Я уже предчувствую, что тут сейчас начнутся именно разговоры: «Да вот дьякон не является священником. Да вы путаете это понятие». Для того чтобы избежать терминологических дискуссий, давайте сразу обозначим нашу тему как «Люди церкви в русской литературе». Назовем это так.

Так вот, мне представляется, что «Архиерей» — это как раз очень важное чеховское высказывание о том, что для священника, находящегося в иерархии церковной достаточно высоко, самое главное — это не потерять восторга и ужаса перед тайной жизни. Ведь о чем «Архиерей»? О том, что человек, приблизившийся к Богу, думающий, что он понимает Бога, на самом деле лишь лучше понимает масштабы тайны, масштабы нашего ничтожества в попытках его постичь.

И в этом смысле мне кажется, что рассказ Чехова «Архиерей» — это наиболее близкое к «Молодому Папе» художественное высказывание в мировой литературе. Потому что «Молодой Папа» ведь тоже об этом — о том, что Папа Римский знает о Боге меньше, чем самый несчастный, самый жалкий из его прихожан, потому что для него чудо — это не повседневность, а для него чудо ещё гораздо более проблематично, чем для атеиста. Может быть, и в этом заключено очень глубокое художественное высказывание о нашем времени. Архиерей ближе к Богу только в одном отношении: вынужденное смирение, потому что его чувство перед смертью (он там умирает от брюшного тифа), его чувство глубже и отчаяннее; он понимает, насколько он ничего не понимает.

У Чехова есть вечная тоска, вечное мучительное сожаление о невозможности вот этой прекрасной, глубокой, не рассуждающей веры, которой у него обладают, кстати говоря сказать, очень немногие. Вот возьмем, например, «Дуэль», самую мою любимую чеховскую повесть. Главный герой «Дуэли» — дьякон. Он как раз удивительным образом умудряется разрешить неразрешимый в сущности вечный русский конфликт. Вот этот конфликт появляется во всей русской литературе — дуэль сверхчеловека и лишнего человека. Это конфликт Онегина с Ленским (лишний здесь, конечно, Онегин), Базарова с Павлом Петровичем. И только у Достоевского дуэлей нет, потому что такому персонажу, как Свидригайлов, сочетающему в себе и сверхчеловека, и лишнего человека, приходится убивать себя самому. Да и вообще у Достоевского происходит действие, как правило, в той среде, где дуэли не приняты. А так-то это везде в русской словесности, на каждом шагу.

И вот в этой дуэли сверхчеловека с лишним человеком — в данном случае фон Корена с Лаевским — появляется абсолютно новая фигура, которая это и разрешает: дьявол. Ой! То есть дьякон. Оговорился совершенно неслучайно, потому что фон Корен, конечно, дьявольская фигура. Помните его страшную самоуверенность, его готовность к убийству, его абсолютно эмпирическое мировоззрение, которое никакой вере вообще не оставляет места, его холодный, жестокий и рациональный ум, граничащий уже с безумием? И Лаевский — это тоже дьявольщина, это тоже выродившийся лишний человек, человек уже абсолютно эгоистичный, раздражительный, наглый, жалкий.

- [ИСХОДНЫЕ ДАННЫЕ]:

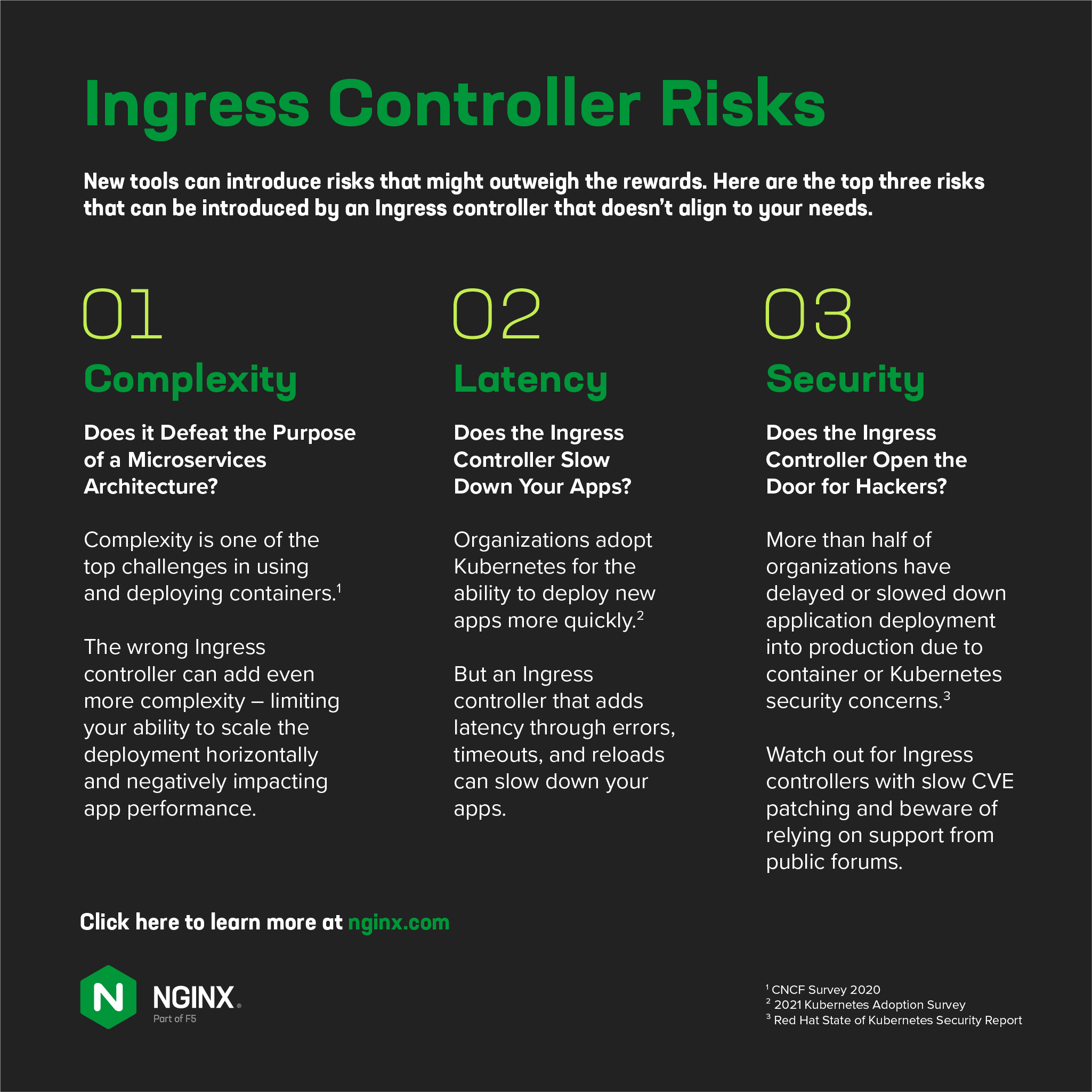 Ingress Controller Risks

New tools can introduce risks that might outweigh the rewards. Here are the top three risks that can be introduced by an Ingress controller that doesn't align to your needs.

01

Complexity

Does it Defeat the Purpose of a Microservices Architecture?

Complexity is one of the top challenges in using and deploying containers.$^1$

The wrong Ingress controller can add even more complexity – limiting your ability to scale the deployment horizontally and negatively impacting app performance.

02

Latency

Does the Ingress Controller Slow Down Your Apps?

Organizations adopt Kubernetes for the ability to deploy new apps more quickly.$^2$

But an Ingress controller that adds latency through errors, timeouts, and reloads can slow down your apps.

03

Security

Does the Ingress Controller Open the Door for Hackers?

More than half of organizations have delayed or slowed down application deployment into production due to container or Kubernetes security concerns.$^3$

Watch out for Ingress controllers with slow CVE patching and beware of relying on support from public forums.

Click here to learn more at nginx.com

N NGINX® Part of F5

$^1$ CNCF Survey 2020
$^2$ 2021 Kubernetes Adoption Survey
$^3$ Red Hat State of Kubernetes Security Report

- [ЗАДАНИЯ ДЛЯ ВЫПОЛНЕНИЯ]:
A. Какую повесть Чехова фрагмент о людях церкви в русской литературе называет самой любимой чеховской повестью?
B. Выпишите из фрагмента о людях церкви в русской литературе отрывок от слов «И в этом смысле» до слов «ничего не понимает.» включительно, ничего не меняя.

- [ОТВЕТЫ К ЗАДАНИЯМ]:
A. «Дуэль».

B.
И в этом смысле мне кажется, что рассказ Чехова «Архиерей» — это наиболее близкое к «Молодому Папе» художественное высказывание в мировой литературе. Потому что «Молодой Папа» ведь тоже об этом — о том, что Папа Римский знает о Боге меньше, чем самый несчастный, самый жалкий из его прихожан, потому что для него чудо — это не повседневность, а для него чудо ещё гораздо более проблематично, чем для атеиста. Может быть, и в этом заключено очень глубокое художественное высказывание о нашем времени. Архиерей ближе к Богу только в одном отношении: вынужденное смирение, потому что его чувство перед смертью (он там умирает от брюшного тифа), его чувство глубже и отчаяннее; он понимает, насколько он ничего не понимает.